History

Italy
- Name: Mario Roselli
- Builder: Cantieri Riuniti dell'Adriatico
- Launched: 25 April 1941
- Acquired: 22 April 1942
- In service: 23 April 1942
- Fate: Bombed and sunk, 11 October 1943

General characteristics
- Type: Cargo ship
- Tonnage: 6,835 gross register tons (GRT) 9,100 long tons deadweight (DWT)
- Length: 138.61 m (454.8 ft)
- Beam: 18.92 m (62.1 ft)
- Draught: 12.10 m (39.7 ft)
- Installed power: 7,500 hp (5,593 kW)
- Propulsion: Diesel engine, single screw
- Speed: 15.8 knots (29.3 km/h; 18.2 mph)

= MV Mario Roselli =

Italian cargo ship

Mario Roselli was an Italian cargo ship, confiscated by Nazi Germany, which was sunk by Allied aircraft on 11 October 1943 in Corfu Bay, killing 1,302 Italian POWs.

==Ship history ==

The Mario Roselli was built by Cantieri Riuniti dell'Adriatico in 1940. Launched on 25 April 1941, the ship was delivered to the customer on 22 April 1942 and seized the next day in Trieste by the Italian Navy which incorporated it in its auxiliary war fleet.

Her first mission was the supply of Italian troops stationed in Libya, sailing between Brindisi and Benghazi. On 12 June 1942, on passage to Benghazi, the ship was substantially damaged by Allied aircraft and towed to Taranto for repairs. On 19 December she returned to service on the route Naples - Palermo - Bizerte.

On 9 September 1943, the day after the Armistice between Italy and Allied armed forces, Mario Roselli was confiscated by the Germans and used to transport Italian POWs to Venice and Trieste.

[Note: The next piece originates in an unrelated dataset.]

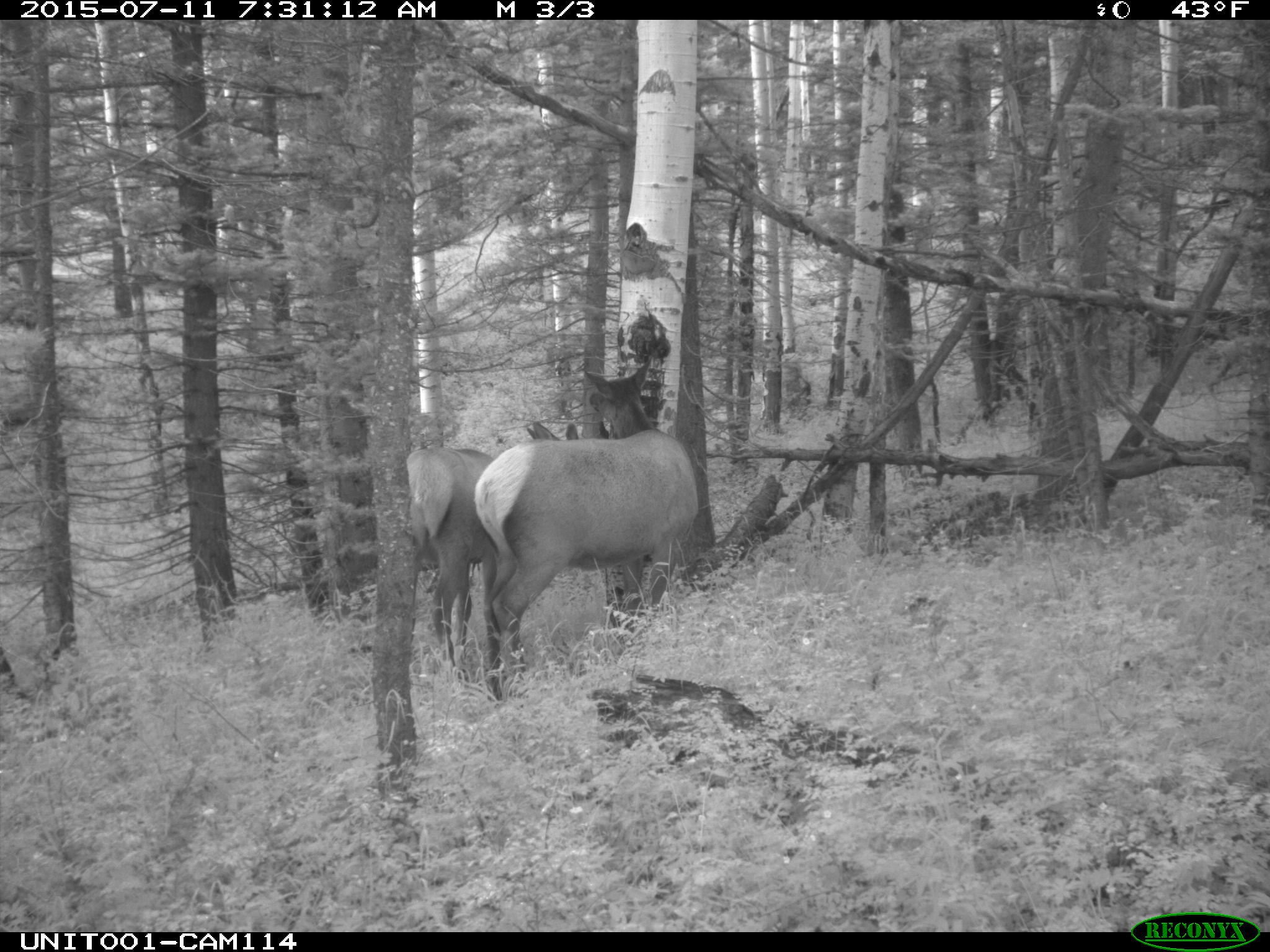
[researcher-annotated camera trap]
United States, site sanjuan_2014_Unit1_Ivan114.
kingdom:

=== The disaster in Corfu Bay ===

On 9 October 1943 the ship arrived in Corfu to take some 5,500 Italian prisoners on board. They were transferred from shore to ship using small boats. At 7:15 on 10 October, when the boarding was almost finished, an Allied aircraft appeared and immediately attacked the ship and motorboats. One bomb hit a motorboat crammed with prisoners. Another fell directly through an open hatch into the hold of the ship crowded with Italians, and exploded, causing terrible carnage. The ship leaned towards starboard and took water. Surviving prisoners tried to escape by jumping into the sea, but many drowned. In total there were 1,302 victims.

The German guards opened fire on prisoners still on land who tried to escape.

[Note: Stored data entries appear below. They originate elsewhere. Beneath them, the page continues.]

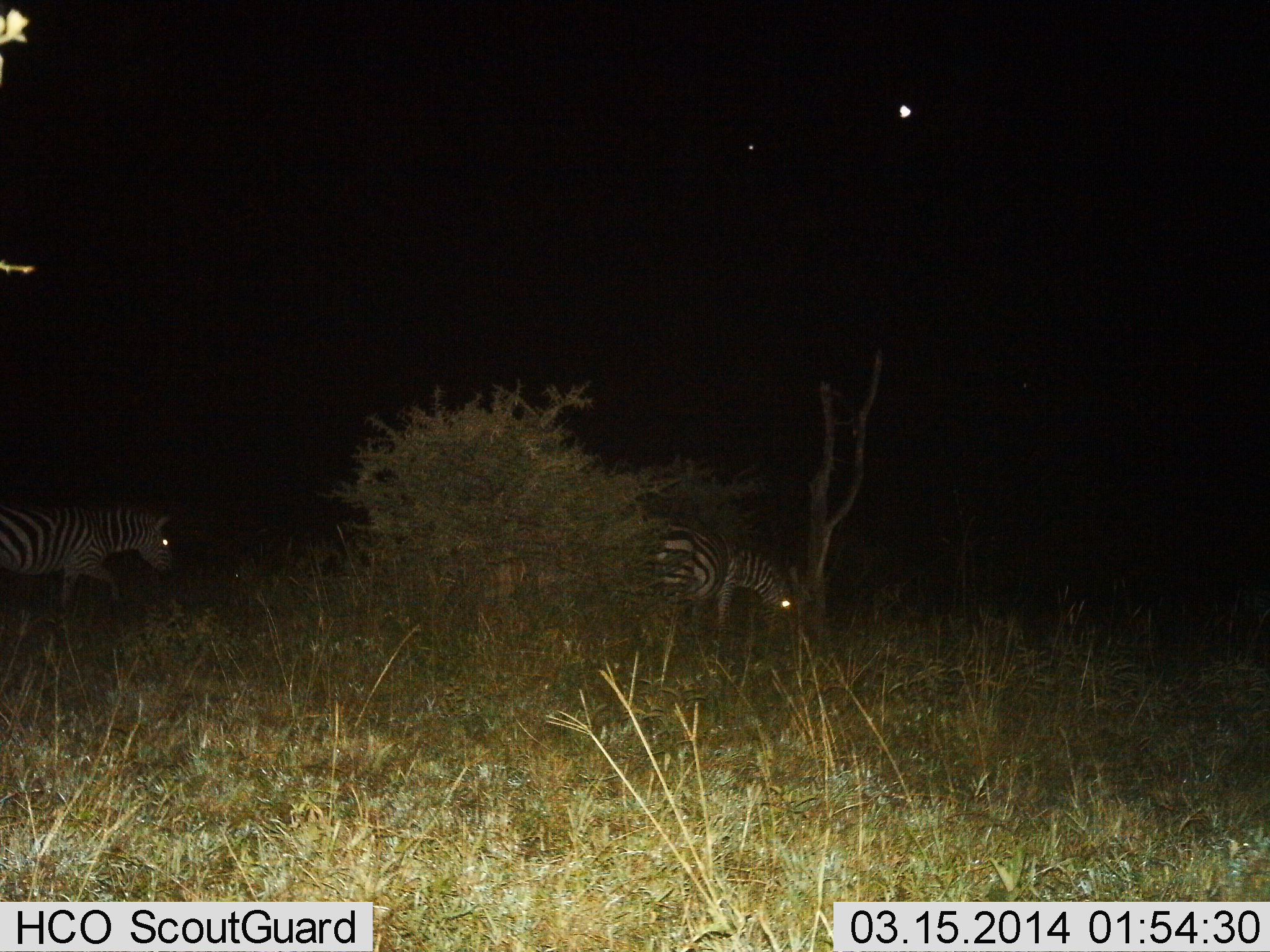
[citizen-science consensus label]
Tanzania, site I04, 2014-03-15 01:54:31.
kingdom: Animalia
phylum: Chordata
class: Mammalia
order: Perissodactyla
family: Equidae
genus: Equus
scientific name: Equus quagga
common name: plains zebra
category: zebra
Zebra (plains zebra) (Equus quagga), count 2. Behavior (volunteer vote fractions): standing 20%, resting 0%, moving 50%, interacting 0%. Young present (vote fraction): 0%. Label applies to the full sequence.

The Mario Roselli was abandoned in the harbor, but was attacked again the next day and sank.

=== Recovery and reconstruction ===

In 1952 the wreck of the Mario Roselli was salvaged and towed to Monfalcone for reconstruction. She had a second career between 1952 and 1972, when she was sold to be scrapped in England.